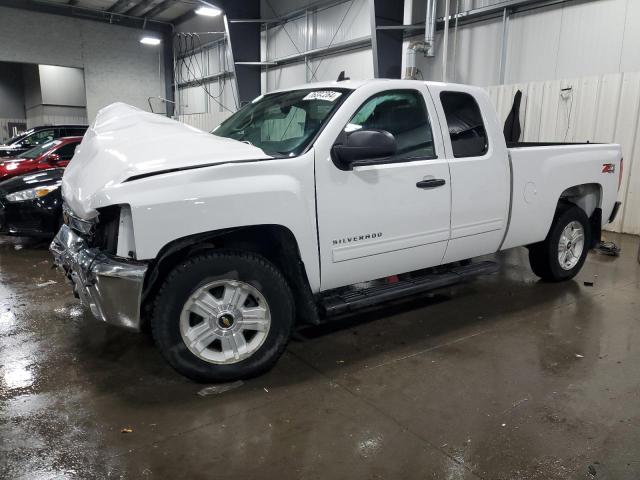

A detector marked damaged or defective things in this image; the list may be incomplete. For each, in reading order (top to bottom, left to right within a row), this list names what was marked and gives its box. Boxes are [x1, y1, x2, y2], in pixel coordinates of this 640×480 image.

exposed headlight housing [5, 182, 60, 201]
crumpled hood [62, 104, 268, 220]
damaged front end [50, 204, 148, 332]
crushed front bumper [50, 224, 148, 330]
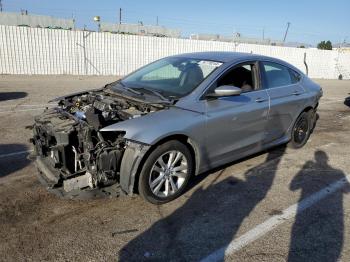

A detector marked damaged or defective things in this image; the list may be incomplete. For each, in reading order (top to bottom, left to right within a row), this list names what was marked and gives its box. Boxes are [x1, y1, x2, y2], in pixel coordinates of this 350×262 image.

damaged chrysler 200 [31, 52, 322, 204]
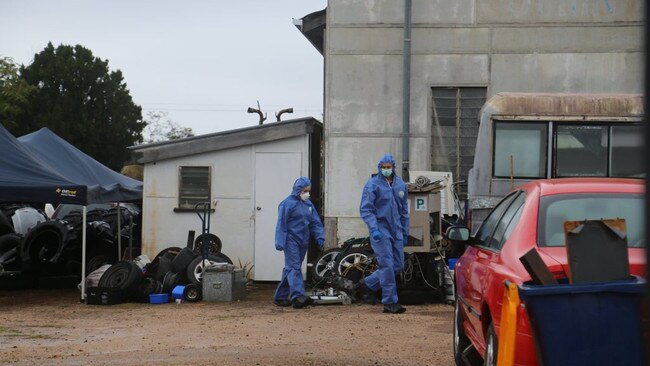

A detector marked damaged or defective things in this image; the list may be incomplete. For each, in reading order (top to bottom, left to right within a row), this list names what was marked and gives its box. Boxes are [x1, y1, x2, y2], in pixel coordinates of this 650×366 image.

rusty roof edge [478, 92, 640, 118]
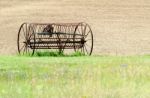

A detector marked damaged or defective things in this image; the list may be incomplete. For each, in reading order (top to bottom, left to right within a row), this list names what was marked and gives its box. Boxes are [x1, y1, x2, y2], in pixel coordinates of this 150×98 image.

rusty metal wheel [17, 22, 35, 55]
rusty metal wheel [73, 22, 93, 55]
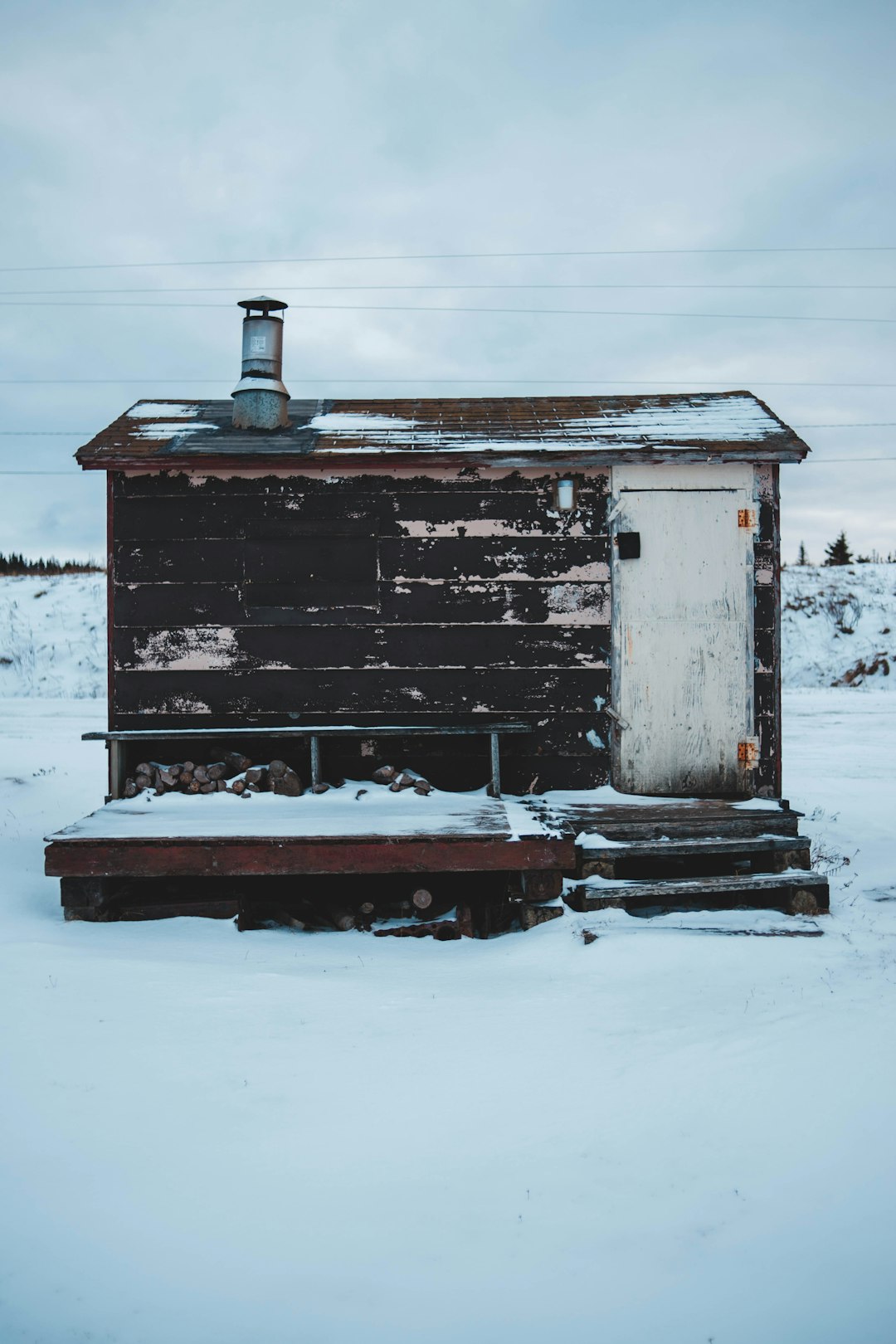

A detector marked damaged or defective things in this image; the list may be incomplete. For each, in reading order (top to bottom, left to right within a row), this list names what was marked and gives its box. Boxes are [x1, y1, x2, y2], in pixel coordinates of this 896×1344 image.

rusted hinge [741, 736, 762, 768]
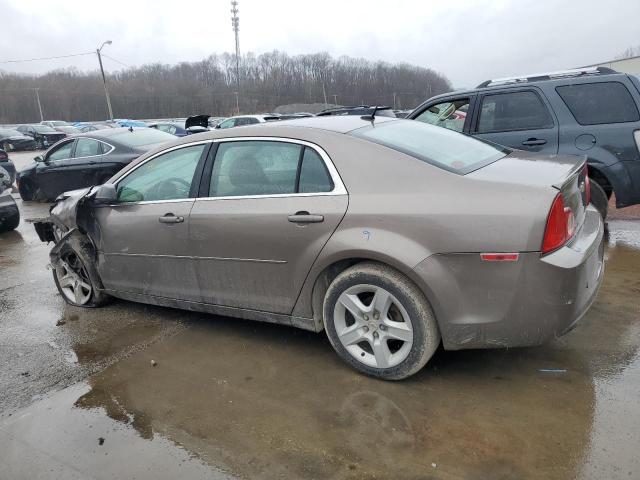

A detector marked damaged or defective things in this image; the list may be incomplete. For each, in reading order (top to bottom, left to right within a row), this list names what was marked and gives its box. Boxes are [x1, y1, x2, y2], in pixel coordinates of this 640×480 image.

damaged silver sedan [33, 116, 604, 378]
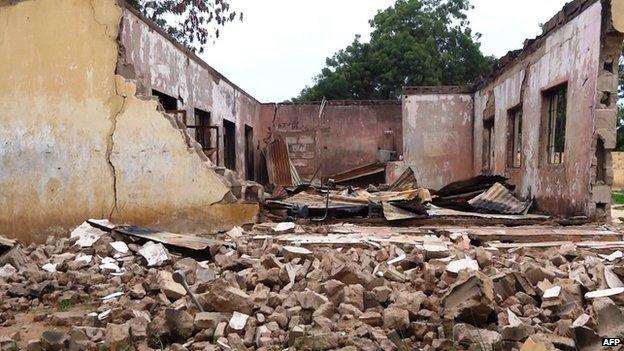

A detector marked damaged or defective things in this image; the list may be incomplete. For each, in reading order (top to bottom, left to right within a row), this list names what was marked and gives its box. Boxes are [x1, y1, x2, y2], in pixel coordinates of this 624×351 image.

cracked concrete wall [0, 0, 239, 242]
cracked concrete wall [119, 10, 260, 182]
rusted metal sheet [264, 137, 302, 187]
rusted metal sheet [330, 162, 388, 184]
cracked concrete wall [404, 92, 472, 188]
rusted metal sheet [468, 183, 532, 216]
rusted metal sheet [112, 227, 229, 252]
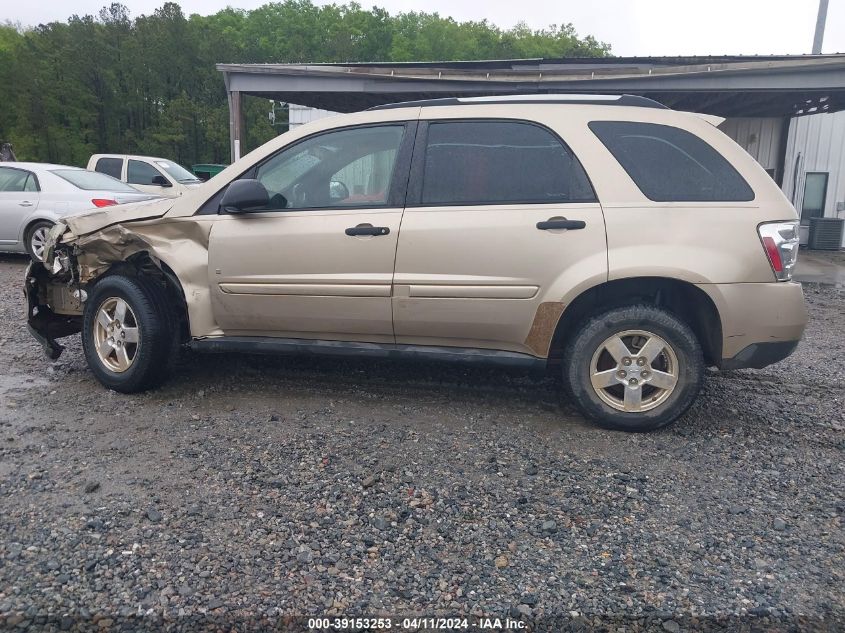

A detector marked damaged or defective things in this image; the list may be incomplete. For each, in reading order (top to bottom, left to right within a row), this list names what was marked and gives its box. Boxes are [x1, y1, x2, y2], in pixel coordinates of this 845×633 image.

crumpled hood [61, 195, 174, 237]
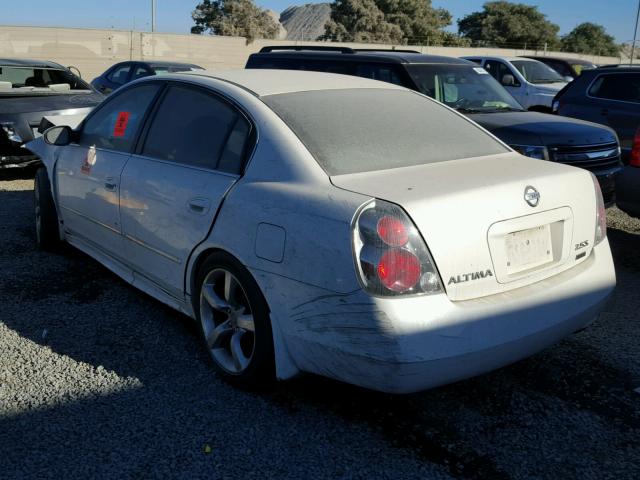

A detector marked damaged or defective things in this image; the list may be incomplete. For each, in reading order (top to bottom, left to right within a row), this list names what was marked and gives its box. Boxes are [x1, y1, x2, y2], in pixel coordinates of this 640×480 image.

damaged white car [28, 71, 616, 394]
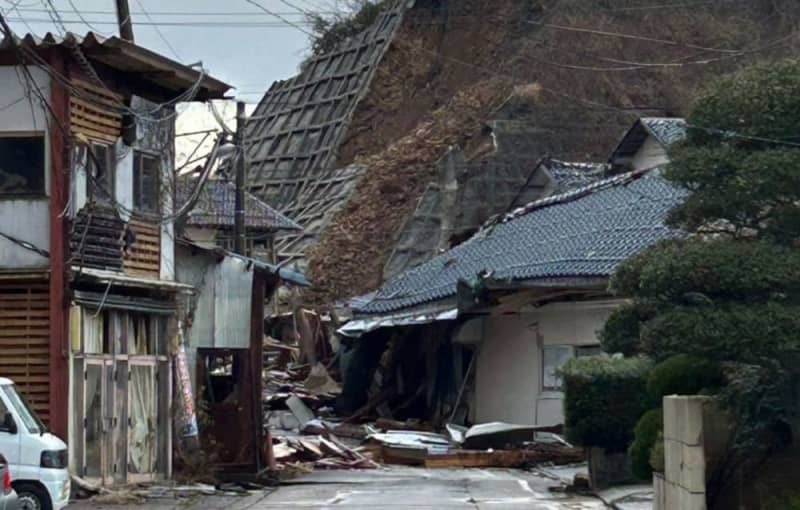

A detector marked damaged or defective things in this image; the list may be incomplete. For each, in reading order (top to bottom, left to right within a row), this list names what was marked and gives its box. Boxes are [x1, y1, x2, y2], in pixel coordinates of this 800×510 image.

damaged wooden structure [0, 31, 230, 486]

──────────

# Action item
Pictures stay out, but everything else in the records must be output exactly.

# Result below
A detector marked damaged or defective things in this image; the list may be incomplete. For each, in reading order (top to bottom, left to right within a row), this list names what was marked and gives its box. Boxes are [x1, y1, x2, y2], in pixel coordinates of this 640×480 image.

exposed headlight housing [5, 182, 60, 201]
crumpled hood [62, 104, 268, 220]
damaged front end [50, 204, 148, 332]
crushed front bumper [50, 224, 148, 330]

A detector marked damaged or defective things in this image; the list may be incomplete. For each, in reading order (top to bottom, left to right within a row), this list names what was marked and gives its box. Boxes are [x1, y1, x2, y2], in pixel coordinates of this 350×262 image.

damaged chrysler 200 [31, 52, 322, 204]

A detector marked damaged or defective things in this image; the list may be incomplete. For each, in reading order (top to bottom, left to right within a row), this list names what was marked and gives its box. Boxes are [x1, y1, x2, y2], in pixel coordinates of this 650×366 image.

rusty roof edge [478, 92, 640, 118]

A detector marked damaged or defective things in this image; the list may be incomplete. For each, in reading order (top to bottom, left to right within a row), this list names what was marked and gives its box. Boxes are [x1, y1, x2, y2], in pixel coordinates of this 150×98 image.

rusty metal wheel [17, 22, 35, 55]
rusty metal wheel [73, 22, 93, 55]

A detector marked damaged or defective things in this image; the list may be incomplete. For each, in reading order (top to bottom, left to right within a row), this list names what was marked and gives its box. Boxes are [x1, y1, x2, y2], in pixel coordinates of this 896×1344 image.

rusted hinge [741, 736, 762, 768]

A detector marked damaged or defective things in this image; the list may be incomplete. For each, in reading order (top to bottom, left to right within a row), this list names what was marked and gives its box. Boxes are [x1, y1, x2, y2], in pixel coordinates of this 640×480 image.

damaged silver sedan [33, 116, 604, 378]

A detector marked damaged or defective things in this image; the list may be incomplete. For each, in reading order (top to bottom, left to right within a row), this list names what was marked and gives its box. Boxes are [x1, y1, x2, y2], in pixel coordinates of this 624×351 image.

cracked concrete wall [0, 0, 239, 242]
cracked concrete wall [119, 10, 260, 182]
rusted metal sheet [264, 137, 302, 187]
rusted metal sheet [330, 162, 388, 184]
cracked concrete wall [404, 92, 472, 188]
rusted metal sheet [468, 183, 532, 216]
rusted metal sheet [112, 227, 229, 252]

A detector marked damaged or defective things in this image; the list may be incomplete. For each, in reading order (top to bottom, left to right within a row), this list names what was marked and gives its box. Boxes are [x1, y1, x2, y2], in pixel coordinates of this 845×633 image.

crumpled hood [61, 195, 174, 237]

A detector marked damaged or defective things in this image; the list may be incomplete. For each, in reading order (top to bottom, left to right within a row), this list names what was marked and gives its box. Boxes are [x1, y1, x2, y2], in pixel coordinates of this 640×480 image.

damaged white car [28, 71, 616, 394]

A detector marked damaged or defective things in this image; the list may be incomplete. For each, in reading order (top to bottom, left to right within a row), this list names what was marked and gives its box. Boxes are [x1, y1, x2, y2], in pixel coordinates of this 800×510 image.

damaged wooden structure [0, 31, 230, 486]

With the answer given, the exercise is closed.